Postnatal Bone Growth

  • Hormonal Regulation:

    • Growth hormone: Stimulates epiphyseal plate activity, essential for growth during infancy and childhood.

    • Sex hormones: Testosterone and estrogen promote growth spurts and end growth by inducing epiphyseal plate closure.

    • Imbalances can result in abnormal skeletal growth.

  • Growth in Length:

    • Occurs at the ossification zone through division of chondrocytes; replacement of cartilage with bone happens at the bottom of columns.

    • Thinning of epiphyseal plate occurs near the end of adolescence, leading to fusion of epiphysis and diaphysis.

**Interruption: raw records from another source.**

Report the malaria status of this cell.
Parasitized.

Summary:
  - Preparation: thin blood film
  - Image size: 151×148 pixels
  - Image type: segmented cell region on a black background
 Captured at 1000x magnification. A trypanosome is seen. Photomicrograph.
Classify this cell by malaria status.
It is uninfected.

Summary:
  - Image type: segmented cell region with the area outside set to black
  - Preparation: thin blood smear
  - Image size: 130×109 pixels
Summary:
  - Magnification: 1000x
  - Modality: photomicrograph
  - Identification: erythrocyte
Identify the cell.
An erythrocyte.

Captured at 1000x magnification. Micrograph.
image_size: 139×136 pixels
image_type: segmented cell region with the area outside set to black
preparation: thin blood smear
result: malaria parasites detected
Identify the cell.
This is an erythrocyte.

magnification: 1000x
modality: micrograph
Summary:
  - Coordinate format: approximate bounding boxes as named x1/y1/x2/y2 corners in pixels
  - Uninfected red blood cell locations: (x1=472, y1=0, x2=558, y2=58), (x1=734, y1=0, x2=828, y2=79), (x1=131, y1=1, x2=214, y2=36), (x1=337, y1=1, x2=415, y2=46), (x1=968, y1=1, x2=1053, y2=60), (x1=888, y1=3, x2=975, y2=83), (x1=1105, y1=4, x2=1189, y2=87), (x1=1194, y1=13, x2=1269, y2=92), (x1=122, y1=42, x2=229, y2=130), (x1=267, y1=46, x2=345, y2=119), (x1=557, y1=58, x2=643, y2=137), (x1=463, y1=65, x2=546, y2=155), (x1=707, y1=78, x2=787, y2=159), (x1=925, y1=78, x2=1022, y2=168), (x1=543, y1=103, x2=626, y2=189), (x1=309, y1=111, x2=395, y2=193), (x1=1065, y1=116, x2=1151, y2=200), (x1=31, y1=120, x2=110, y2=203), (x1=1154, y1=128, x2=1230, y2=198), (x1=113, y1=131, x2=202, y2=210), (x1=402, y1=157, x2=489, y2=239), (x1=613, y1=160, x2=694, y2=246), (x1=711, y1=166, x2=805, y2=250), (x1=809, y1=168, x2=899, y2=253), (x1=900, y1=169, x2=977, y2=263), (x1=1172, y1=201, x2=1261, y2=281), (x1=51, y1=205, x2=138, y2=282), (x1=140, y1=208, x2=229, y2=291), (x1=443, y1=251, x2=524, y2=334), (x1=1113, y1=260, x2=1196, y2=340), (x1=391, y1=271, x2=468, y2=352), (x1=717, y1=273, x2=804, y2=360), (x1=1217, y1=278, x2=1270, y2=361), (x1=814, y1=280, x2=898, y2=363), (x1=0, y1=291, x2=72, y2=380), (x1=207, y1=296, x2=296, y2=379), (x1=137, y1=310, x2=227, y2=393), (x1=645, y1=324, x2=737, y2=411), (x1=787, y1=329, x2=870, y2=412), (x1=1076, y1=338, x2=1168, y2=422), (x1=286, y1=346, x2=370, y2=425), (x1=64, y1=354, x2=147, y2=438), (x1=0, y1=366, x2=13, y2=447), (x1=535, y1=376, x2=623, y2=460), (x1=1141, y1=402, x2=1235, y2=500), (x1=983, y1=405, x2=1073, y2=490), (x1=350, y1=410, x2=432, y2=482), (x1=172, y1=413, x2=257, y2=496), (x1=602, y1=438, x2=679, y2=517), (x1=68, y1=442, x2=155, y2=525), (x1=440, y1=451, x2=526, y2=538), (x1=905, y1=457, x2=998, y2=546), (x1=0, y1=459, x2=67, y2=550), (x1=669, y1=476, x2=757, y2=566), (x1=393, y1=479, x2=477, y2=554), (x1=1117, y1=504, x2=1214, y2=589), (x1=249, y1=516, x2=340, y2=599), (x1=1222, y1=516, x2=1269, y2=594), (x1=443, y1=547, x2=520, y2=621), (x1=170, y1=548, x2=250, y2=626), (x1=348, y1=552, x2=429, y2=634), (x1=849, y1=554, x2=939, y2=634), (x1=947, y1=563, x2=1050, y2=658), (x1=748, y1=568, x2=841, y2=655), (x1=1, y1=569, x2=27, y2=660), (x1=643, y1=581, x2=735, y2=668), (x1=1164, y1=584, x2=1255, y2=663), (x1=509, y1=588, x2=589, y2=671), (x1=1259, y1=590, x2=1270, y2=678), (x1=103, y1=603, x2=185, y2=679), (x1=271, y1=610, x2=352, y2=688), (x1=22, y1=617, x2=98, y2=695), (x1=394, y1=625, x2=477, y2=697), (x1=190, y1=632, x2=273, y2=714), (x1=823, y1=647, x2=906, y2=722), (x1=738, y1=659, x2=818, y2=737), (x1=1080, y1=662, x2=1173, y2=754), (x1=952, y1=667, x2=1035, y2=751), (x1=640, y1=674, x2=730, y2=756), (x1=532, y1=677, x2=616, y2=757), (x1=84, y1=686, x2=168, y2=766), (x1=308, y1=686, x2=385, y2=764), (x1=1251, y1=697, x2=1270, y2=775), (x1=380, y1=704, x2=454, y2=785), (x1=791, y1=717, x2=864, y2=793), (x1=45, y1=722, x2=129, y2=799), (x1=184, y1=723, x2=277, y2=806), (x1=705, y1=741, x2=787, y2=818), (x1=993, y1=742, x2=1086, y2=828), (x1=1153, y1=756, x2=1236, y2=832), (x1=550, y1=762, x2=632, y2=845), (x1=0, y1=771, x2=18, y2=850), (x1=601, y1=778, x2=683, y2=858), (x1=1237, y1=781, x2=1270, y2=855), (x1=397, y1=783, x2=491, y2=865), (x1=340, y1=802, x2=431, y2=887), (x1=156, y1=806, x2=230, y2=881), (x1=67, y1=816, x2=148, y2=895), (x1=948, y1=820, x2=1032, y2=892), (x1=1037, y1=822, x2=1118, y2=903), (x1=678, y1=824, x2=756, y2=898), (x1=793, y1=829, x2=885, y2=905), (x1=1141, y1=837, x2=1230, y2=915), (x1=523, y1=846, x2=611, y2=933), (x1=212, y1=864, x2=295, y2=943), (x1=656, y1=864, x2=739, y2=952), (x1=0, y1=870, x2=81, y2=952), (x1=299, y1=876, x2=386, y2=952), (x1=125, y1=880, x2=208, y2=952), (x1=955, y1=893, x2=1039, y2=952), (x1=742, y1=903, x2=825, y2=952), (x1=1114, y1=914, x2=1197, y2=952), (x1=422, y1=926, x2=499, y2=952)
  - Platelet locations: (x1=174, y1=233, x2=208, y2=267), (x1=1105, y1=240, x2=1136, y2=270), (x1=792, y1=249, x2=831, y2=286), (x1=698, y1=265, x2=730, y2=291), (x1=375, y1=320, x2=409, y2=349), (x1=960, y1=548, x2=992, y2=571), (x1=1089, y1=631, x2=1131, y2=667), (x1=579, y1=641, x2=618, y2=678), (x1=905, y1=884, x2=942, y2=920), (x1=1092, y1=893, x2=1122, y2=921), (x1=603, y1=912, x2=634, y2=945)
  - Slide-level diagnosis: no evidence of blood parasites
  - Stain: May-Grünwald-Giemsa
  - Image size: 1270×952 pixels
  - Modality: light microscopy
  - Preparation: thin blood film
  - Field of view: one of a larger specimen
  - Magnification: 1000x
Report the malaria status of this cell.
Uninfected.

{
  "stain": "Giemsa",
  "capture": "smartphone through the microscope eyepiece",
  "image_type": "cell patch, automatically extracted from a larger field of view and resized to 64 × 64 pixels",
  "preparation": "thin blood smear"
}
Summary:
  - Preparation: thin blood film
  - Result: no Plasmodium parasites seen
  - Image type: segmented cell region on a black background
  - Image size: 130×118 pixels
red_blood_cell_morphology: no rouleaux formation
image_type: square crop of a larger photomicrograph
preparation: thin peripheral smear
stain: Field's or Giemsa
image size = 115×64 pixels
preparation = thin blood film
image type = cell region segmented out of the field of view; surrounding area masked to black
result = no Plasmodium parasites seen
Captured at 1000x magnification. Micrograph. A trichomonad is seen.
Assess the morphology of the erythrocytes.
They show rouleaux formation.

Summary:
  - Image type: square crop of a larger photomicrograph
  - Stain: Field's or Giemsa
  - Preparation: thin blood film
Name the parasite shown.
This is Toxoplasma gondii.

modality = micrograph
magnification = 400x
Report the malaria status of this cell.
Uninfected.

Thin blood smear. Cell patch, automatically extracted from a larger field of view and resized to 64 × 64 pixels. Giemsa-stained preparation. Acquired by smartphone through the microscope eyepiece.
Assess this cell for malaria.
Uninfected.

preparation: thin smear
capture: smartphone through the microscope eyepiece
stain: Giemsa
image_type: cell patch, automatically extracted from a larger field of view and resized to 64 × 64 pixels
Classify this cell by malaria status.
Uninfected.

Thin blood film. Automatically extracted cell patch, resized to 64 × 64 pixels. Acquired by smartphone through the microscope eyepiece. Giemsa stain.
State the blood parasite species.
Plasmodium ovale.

  • Growth in Width (Appositional Growth):

    • Involves deposition of bone matrix by osteoblasts beneath the periosteum; osteoclasts remove inner bone to prevent excessive weight.

Bone Fractures

  • Types:

    • Youth: Traumatic injuries.

    • Old Age: Weakness due to bone thinning.

Healing Process:

  1. Hematoma Formation:

    • Blood vessels hemorrhage; a hematoma (mass of blood outside a vessel) forms at the fracture site.

  2. Fibrocartilaginous Callus Formation:

    • Capillaries grow, cells clear debris, and fibroblasts secrete collagen fibers connecting the broken ends.

  3. Bony Callus Formation:

    • Trabecular formation converts soft callus to bony callus of spongy bone.

  4. Bone Remodeling:

    • Occurs 3 to 5 years post-fracture; excess material is removed, and compact bone is formed to reconstruct shaft walls.